So, in this rather weird transition between the semester and its end (a few meetings left), and also between working hard on the Liverpool presentation and working on the next paper, and having made myself a bit sick in doing so (gastro mostly), and trying to get a list of things done around the house, and sleeping too much in the day and too little at night – I'm resetting myself, bed by 2 am now, and some work out in the world tomorrow afternoon – I've been reading Robertson Davies' High Spirits. For the third time.
A minor book, a collection of occasional Christmas amusements, his yearly ghost stories for the time when he was Master of Massey College at the University of Toronto. I think my eldest sister bought it for me one year, when I was completely excited by his Deptford trilogy – now you see where I first got my idea of Jungianism – and I remember thinking ooh, this will be fun.
It wasn't.

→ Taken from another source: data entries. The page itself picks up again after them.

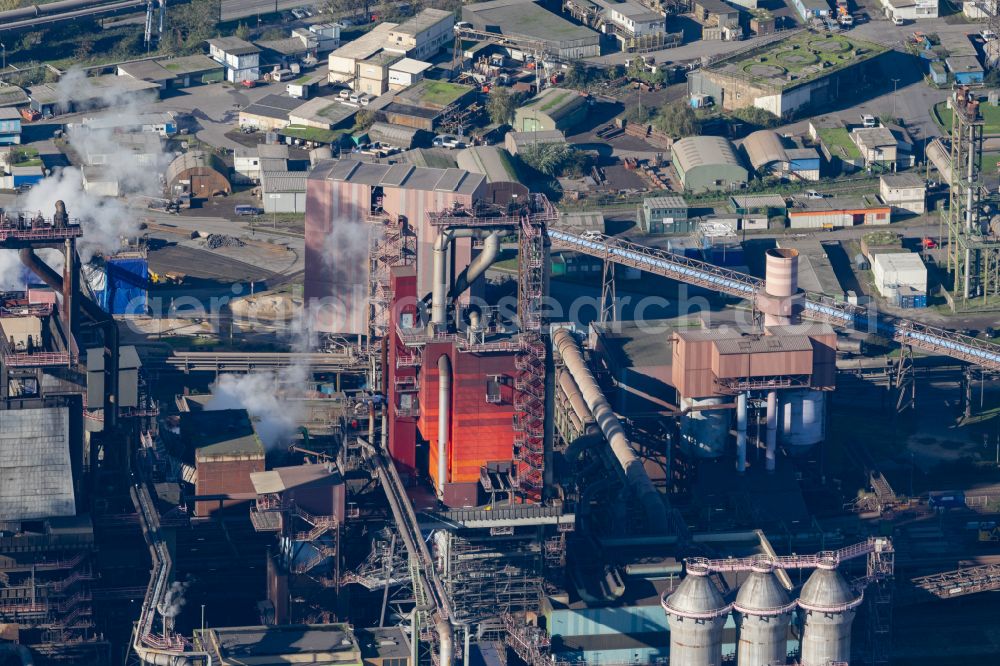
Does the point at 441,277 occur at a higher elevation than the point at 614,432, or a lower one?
higher

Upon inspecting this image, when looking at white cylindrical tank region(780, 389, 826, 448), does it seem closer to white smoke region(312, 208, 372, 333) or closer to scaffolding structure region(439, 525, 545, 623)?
scaffolding structure region(439, 525, 545, 623)

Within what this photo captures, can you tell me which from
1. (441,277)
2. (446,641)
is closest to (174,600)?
(446,641)

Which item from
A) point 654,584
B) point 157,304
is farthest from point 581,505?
point 157,304

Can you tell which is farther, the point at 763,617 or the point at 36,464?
the point at 36,464

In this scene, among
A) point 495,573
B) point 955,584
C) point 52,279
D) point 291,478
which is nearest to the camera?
point 495,573

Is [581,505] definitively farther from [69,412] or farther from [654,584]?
[69,412]

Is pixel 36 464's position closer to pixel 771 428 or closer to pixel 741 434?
pixel 741 434

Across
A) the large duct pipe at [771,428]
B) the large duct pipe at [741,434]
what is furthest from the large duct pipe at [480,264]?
the large duct pipe at [771,428]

I was bored, the jokes seemed drab, the stories dull and academic. I was hugely disappointed the first time through; I must have tried again, on the off chance it had gotten better somehow, a few years ago, and it probably wasn't too bad.
Well, the joke's on me now – I'm enjoying it this time, and have even laughed out loud several times. Which tells you something about me – I've finally reached an age where the humor makes sense (lots of old-fashioned academic in-jokes); the whole is pleasant enough, a bit like Dunsany's Jorkens stories (which somebody or other recently published complete in three volumes, which, yes, it's true, I bought). Very clubby, very cigar-smokey, very casual, but funny in their quaint way...
At this rate, I'll grow a white beard before long.